One of the more important long-term effects of the merger was the loss of Gage to the historic record, a truly monumental loss. Her consuming passion was to make the world a better place for her daughters and her son. Whether that struggle meant arguing with Ezra Cornell to admit women to his college, organizing the women of Fayetteville to elect women to the school board, or hanging funeral crepe from her front porch to protest rather than picnic on the Fourth of July, Gage lived her ideals. Further, her own magnum opus, "Woman, Church and State," is the only historic monograph to emerge from the nineteenth-century woman suffrage movement. Indeed, it is the first volume in what would later be known as women's studies. Through her activism, her newspaper, her work on the History of Woman Suffrage, and her "Woman, Church and State," she bequeathed a living legacy to the future. That legacy should not be lost.

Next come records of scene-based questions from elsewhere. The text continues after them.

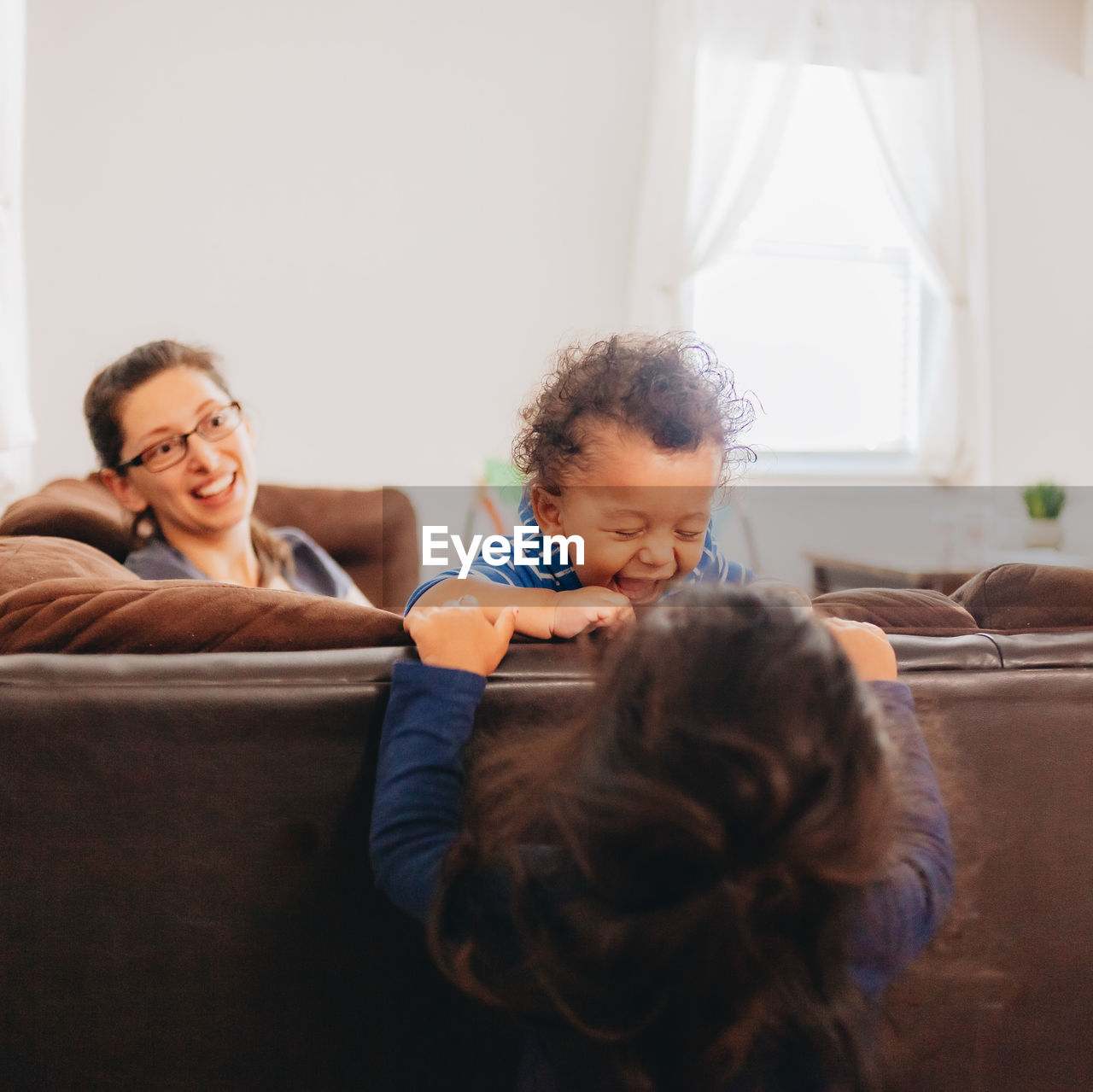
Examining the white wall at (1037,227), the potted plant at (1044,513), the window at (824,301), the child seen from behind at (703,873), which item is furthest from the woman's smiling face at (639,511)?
the white wall at (1037,227)

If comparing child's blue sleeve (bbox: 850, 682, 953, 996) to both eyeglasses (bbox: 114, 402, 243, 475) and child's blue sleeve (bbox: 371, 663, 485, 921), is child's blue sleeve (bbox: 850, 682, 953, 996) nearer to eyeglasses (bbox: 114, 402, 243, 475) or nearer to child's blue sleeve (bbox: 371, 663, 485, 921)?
child's blue sleeve (bbox: 371, 663, 485, 921)

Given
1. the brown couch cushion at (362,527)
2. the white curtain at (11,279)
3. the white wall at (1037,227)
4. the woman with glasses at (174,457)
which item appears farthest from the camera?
the white wall at (1037,227)

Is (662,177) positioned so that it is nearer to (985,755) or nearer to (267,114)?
(267,114)

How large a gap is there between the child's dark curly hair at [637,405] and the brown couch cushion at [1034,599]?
0.39 meters

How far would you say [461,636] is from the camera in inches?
31.0

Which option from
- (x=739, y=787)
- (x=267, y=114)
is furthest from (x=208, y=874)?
(x=267, y=114)

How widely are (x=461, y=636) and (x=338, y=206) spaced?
3133 mm

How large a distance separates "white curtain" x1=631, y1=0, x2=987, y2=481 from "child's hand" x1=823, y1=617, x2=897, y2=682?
2.92 meters

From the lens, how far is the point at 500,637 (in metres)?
0.81

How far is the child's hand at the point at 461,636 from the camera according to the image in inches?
30.5

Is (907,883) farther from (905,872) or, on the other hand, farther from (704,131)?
(704,131)

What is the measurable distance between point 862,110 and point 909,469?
5.29 ft

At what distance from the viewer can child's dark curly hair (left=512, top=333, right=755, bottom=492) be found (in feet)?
3.87

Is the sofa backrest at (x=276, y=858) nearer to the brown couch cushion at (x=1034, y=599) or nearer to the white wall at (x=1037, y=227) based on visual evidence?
the brown couch cushion at (x=1034, y=599)
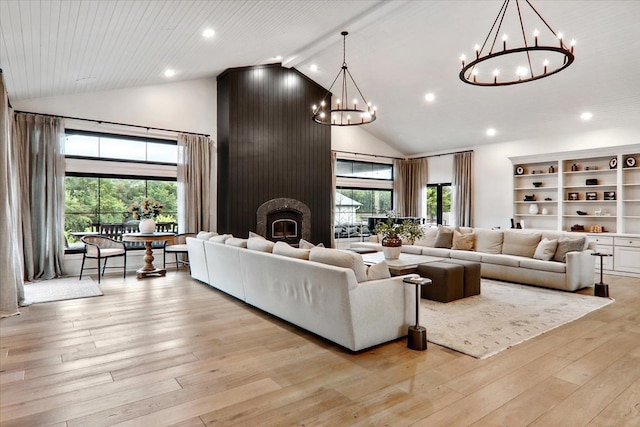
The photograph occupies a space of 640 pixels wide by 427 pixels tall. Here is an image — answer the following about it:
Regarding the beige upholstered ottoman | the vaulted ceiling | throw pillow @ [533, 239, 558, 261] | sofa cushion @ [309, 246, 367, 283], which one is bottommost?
the beige upholstered ottoman

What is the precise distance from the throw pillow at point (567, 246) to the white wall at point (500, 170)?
119 inches

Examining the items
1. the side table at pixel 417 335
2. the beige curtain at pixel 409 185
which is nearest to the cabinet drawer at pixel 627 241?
Answer: the beige curtain at pixel 409 185

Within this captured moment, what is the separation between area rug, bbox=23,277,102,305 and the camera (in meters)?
5.11

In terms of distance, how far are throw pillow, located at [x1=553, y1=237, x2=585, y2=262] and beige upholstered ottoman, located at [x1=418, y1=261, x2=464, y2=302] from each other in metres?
1.94

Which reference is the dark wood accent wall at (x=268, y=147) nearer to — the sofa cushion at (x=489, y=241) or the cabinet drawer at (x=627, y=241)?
the sofa cushion at (x=489, y=241)

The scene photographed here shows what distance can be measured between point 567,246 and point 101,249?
297 inches

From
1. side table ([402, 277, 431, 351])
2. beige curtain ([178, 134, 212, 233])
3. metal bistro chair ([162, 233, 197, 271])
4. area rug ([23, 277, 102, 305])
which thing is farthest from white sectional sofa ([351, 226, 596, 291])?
area rug ([23, 277, 102, 305])

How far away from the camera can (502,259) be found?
20.9 feet

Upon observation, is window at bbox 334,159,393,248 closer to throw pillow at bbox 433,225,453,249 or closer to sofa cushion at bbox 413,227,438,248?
sofa cushion at bbox 413,227,438,248

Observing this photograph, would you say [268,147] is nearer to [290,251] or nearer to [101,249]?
[101,249]

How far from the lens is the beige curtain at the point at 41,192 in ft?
20.1

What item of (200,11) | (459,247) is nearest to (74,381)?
(200,11)

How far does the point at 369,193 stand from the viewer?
11164mm

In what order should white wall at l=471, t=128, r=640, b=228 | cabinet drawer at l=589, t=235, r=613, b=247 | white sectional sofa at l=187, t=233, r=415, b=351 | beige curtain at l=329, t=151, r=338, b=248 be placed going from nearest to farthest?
white sectional sofa at l=187, t=233, r=415, b=351, cabinet drawer at l=589, t=235, r=613, b=247, white wall at l=471, t=128, r=640, b=228, beige curtain at l=329, t=151, r=338, b=248
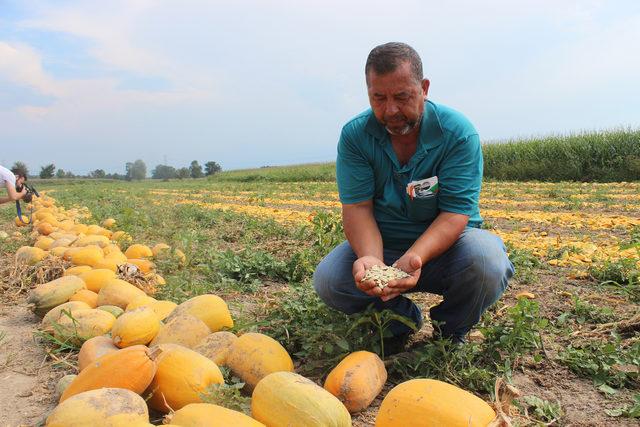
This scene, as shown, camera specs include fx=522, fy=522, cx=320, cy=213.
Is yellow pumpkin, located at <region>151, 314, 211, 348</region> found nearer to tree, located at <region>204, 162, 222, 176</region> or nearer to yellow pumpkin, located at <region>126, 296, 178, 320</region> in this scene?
yellow pumpkin, located at <region>126, 296, 178, 320</region>

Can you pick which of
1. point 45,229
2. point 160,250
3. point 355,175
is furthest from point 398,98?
point 45,229

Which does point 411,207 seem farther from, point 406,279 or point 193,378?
point 193,378

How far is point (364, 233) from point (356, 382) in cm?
95

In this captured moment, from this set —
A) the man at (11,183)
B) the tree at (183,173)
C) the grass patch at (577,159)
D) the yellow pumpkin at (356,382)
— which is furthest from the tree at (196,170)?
the yellow pumpkin at (356,382)

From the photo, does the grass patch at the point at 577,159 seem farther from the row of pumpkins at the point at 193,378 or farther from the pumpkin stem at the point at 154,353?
the pumpkin stem at the point at 154,353

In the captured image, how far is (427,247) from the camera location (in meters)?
2.65

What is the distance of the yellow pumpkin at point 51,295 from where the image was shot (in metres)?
3.41

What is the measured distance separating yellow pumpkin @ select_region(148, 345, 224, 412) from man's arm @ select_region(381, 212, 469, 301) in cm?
89

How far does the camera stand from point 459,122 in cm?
289

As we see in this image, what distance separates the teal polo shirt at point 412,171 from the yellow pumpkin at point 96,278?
193 centimetres

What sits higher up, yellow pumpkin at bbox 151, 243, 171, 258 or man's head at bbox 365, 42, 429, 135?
man's head at bbox 365, 42, 429, 135

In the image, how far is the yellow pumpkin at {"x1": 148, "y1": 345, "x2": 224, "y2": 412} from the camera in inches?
80.5

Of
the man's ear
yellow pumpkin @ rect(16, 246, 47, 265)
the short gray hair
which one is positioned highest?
the short gray hair

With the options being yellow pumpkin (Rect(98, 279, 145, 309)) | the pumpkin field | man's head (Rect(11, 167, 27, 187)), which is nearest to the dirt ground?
the pumpkin field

The story of Matilda Joslyn Gage begins on a crisp September afternoon in 1852. The women at the Syracuse Woman's Rights Convention watched as the young newcomer from Fayetteville inched her way toward the podium to deliver her first speech.

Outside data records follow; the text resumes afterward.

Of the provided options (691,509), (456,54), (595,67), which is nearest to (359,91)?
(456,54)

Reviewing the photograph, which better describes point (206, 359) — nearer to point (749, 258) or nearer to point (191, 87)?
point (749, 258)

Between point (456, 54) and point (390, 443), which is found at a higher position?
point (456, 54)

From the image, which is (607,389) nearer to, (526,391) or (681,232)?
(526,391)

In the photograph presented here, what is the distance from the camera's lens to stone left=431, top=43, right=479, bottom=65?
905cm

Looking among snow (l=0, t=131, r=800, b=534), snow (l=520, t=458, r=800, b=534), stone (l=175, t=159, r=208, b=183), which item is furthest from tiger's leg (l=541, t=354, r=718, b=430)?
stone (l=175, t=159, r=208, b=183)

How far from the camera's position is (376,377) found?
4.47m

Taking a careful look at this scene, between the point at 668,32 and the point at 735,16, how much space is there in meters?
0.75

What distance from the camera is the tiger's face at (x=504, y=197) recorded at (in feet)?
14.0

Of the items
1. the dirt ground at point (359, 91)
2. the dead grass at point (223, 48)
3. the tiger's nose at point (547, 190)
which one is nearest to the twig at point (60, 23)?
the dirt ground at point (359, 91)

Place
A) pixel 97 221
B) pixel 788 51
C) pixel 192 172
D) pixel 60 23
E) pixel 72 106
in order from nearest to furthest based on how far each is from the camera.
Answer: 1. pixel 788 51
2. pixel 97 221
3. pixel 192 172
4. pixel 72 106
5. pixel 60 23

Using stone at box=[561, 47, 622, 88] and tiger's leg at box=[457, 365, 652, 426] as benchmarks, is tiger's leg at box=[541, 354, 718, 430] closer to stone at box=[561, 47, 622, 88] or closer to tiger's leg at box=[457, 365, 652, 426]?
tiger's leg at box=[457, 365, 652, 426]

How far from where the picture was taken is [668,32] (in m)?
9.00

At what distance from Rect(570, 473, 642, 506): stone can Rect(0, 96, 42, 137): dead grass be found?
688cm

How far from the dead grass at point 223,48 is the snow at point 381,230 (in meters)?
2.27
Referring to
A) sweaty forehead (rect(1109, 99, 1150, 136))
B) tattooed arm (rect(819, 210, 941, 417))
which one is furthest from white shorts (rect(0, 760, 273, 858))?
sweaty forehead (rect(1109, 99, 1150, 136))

Although not scheduled to speak and unknown to the assemblage, she approached the podium "when her courage had reached a sufficiently high point. With palpitating heart she ascended the platform, where she was cordially given place by Mrs. Mott. . ." Lucretia Mott later recalled that she was "trembling in every limb."

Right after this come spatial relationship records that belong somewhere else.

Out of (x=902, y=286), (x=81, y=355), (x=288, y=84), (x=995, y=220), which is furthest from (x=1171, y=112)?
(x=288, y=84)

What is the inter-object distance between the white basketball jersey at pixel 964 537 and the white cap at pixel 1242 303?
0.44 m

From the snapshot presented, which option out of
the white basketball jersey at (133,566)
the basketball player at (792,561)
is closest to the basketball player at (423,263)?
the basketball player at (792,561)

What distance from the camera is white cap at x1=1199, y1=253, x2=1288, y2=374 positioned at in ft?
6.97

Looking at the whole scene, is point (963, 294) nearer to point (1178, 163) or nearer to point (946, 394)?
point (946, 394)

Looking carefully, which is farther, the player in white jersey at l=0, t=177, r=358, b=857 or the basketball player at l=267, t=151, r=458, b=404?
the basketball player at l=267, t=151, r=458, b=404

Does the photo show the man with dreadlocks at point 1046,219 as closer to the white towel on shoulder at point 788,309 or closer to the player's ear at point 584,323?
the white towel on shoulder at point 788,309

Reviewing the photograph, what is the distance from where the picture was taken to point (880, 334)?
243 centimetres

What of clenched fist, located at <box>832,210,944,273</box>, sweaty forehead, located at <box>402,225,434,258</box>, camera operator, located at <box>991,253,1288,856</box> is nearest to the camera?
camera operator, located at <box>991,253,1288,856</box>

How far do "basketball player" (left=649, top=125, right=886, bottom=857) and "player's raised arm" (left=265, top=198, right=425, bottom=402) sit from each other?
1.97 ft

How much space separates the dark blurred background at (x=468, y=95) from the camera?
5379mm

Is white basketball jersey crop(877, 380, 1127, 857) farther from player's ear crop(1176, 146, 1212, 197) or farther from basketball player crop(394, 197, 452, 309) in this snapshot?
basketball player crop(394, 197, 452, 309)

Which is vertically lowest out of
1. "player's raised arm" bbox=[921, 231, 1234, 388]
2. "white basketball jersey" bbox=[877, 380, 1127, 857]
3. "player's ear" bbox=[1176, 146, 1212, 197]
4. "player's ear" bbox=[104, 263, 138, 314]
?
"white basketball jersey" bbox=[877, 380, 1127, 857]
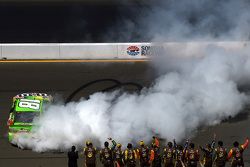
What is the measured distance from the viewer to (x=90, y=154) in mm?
16156

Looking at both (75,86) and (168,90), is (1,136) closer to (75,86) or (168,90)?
(75,86)

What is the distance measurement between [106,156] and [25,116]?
4.09 m

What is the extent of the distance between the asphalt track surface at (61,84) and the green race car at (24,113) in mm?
647

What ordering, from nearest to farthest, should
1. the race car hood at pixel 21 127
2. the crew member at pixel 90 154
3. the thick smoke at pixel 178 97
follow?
the crew member at pixel 90 154
the thick smoke at pixel 178 97
the race car hood at pixel 21 127

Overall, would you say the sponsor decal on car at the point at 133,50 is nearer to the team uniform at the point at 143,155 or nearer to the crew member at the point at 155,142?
the crew member at the point at 155,142

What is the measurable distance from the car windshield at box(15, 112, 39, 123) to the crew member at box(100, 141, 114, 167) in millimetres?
3592

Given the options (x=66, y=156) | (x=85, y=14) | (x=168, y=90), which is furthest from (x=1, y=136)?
(x=85, y=14)

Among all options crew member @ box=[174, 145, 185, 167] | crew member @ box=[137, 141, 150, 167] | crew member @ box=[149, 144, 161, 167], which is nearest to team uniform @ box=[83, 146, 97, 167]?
crew member @ box=[137, 141, 150, 167]

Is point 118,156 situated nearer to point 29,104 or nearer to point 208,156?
point 208,156

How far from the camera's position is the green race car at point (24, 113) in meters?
18.0

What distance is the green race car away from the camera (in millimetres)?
17969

Gage began, "This convention has assembled to discuss the subject of woman's rights, and form some settled plan of action for the future. Let Syracuse sustain her name for radicalism!"
With these words, Gage launched her life's work in women's rights as a speaker, activist, and historian. In her judgment, history offered important insights into the status of women analogous to other previously dependent groups. She argued that in an earlier day "science and learning were in the hands of the priests, and property held by vassalage. . . education was held to be unfit for the masses [and] kept them in a continual state of dependency."
These same kinds of forces conspired to keep women of her day dependent. Implicitly she empowered women to use the precedents of the past to inform their present and shape their future. Her analysis of the marriage laws showed that even in woman's designated "sphere" she was powerless. In laws determining inheritance rights, real and personal property, as well as wages, married women were classed with "idiots, persons of unsound mind, and infants."
"Every father," she stormed, "has a right to bind, or give away, any of his children without the consent, or even the knowledge of the mother; and when he dies, she is not considered a competent guardian . . . in his will, or deed, [he can] exclude the mother from participation in guardianship." Gage stressed that women could and must use, manipulate, and interpret the past in their own self-interest.
Lucretia Mott was so impressed with Gage's speech that she arranged to have it published with the other convention tracts. From her first speech, Gage brought a historian's perspective to bear on the tasks before her. She became and remained the acknowledged historian of the movement for the next half-century.
The information in this article is drawn from the writings, correspondence, newspapers, and speeches, etc. of the woman suffrage movement housed and on microfilm in the following archival collections: The Matilda Joslyn Gage Papers, Women's Studies Manuscript Collections, Schlesinger Library; The Records of the National American Woman Suffrage Association, Manuscript Division of the Library of Congress; The Papers of Elizabeth Cady Stanton and Susan B. Anthony, edited by Patricia G. Holland and Ann D. Gordon; and the Papers of the New York State Woman Suffrage Association, Rare Books and Manuscripts Division, Columbia University.